Robert Fisher, Warner Brothers, traced the history of high-quality sound production from studio to cinema, and explained how they have been further extending their production pipeline to accommodate streaming and mobile devices. He stressed that WB wants to ensure that the tradition of excellent sound capture and production is maintained going forward, and called on the industry to help make that happen. As part of this effort, WB has been working with Dolby and others to create the right tools to create a high-quality remix for binaural headphones. Fisher reported that the early results of the new binaural re-mixing technology have been very impressive.

Tim Carroll, Dolby Labs, said there has been great progress in codec quality over the last year, but end-to-end system reproduction remains a problem, as distribution pipelines and players have such a wide range. Just because something sounds good in multi-channel theater audio doesn't automatically mean that it is the right mix for a pair of mobile headphones. This tied-in well with Fisher's call for doing binaural-specific remixes of content.

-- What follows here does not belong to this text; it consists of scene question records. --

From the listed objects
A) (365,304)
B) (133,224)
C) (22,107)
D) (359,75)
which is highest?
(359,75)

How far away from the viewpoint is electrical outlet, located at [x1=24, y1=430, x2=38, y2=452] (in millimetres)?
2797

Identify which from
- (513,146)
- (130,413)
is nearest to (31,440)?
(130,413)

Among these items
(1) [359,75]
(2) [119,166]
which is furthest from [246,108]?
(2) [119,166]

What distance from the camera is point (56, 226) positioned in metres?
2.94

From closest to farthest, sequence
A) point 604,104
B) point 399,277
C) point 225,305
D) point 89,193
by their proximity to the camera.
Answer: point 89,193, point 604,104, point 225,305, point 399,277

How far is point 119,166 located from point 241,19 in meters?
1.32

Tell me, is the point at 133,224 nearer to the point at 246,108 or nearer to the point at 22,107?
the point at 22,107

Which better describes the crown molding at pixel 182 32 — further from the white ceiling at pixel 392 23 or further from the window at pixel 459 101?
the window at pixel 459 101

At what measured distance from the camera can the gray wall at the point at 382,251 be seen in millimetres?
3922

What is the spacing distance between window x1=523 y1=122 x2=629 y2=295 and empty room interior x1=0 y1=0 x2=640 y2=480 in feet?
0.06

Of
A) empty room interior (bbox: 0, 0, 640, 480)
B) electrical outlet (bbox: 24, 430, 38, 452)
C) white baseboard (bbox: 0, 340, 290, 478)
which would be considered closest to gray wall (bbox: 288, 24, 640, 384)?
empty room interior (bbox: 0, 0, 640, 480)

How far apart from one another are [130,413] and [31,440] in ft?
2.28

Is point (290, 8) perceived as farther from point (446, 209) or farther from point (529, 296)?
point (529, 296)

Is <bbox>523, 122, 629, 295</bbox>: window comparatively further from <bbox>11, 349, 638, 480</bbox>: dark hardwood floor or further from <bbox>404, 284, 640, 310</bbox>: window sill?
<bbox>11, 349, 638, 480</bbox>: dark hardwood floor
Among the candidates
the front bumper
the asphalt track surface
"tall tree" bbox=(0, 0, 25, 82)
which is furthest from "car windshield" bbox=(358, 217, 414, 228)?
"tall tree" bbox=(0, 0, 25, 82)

Deep Sen, Qualcomm, took the audience through how scene-based audio works, and why it is particularly important for VR. In particular, VR drives both a requirement for a true 3D sound field, and to be able to rotate that sound field in response to head movements. Object-based capture is very difficult in these environments, as there can be many sound sources, and they can also be moving. Scene-based Audio is a little like light field capture for video -- it includes sound pressure measurements based on space and time. A specialized array of microphones that captures sound from every direction is used, and the result is mixed with any desired object-based audio sources. Qualcomm helps support the production of scene-based audio by providing plugins for ProTools. The output can be rendered in MPEG-H format for use with VR. To support head tracking the final result also has to be dynamically rotated in real time -- with less than 50ms latency -- to support motion and head tracking. That is in addition to the initial rendering through a standard or personalized HRTF (Head Response Transfer Function). 

Phil Hilmes, Amazon Lab 126, addressed the progress and challenges of playing content in a consumer environment. Those range from synchronization across multiple devices and rooms -- for both audio and video, as well as with sensor and camera data. While there are vendor-specific solutions like Sonos's sound synchronization, Hilmes called for an industry standards effort so that a variety of devices from different vendors can all be synchronized with the user's needs. Sensor input can also be used to help optimize and personalize the audio experience -- especially if it can be standardized and shared. 

The panel discussed that arrays of simple devices, like the Echo, that could be calibrated, synced, and used to render a sound field, might be an alternative to more-traditional fixed -- and often hard to setup correctly -- multi-channel speaker arrays. Multiple sound bars used in combination was also discussed as an option.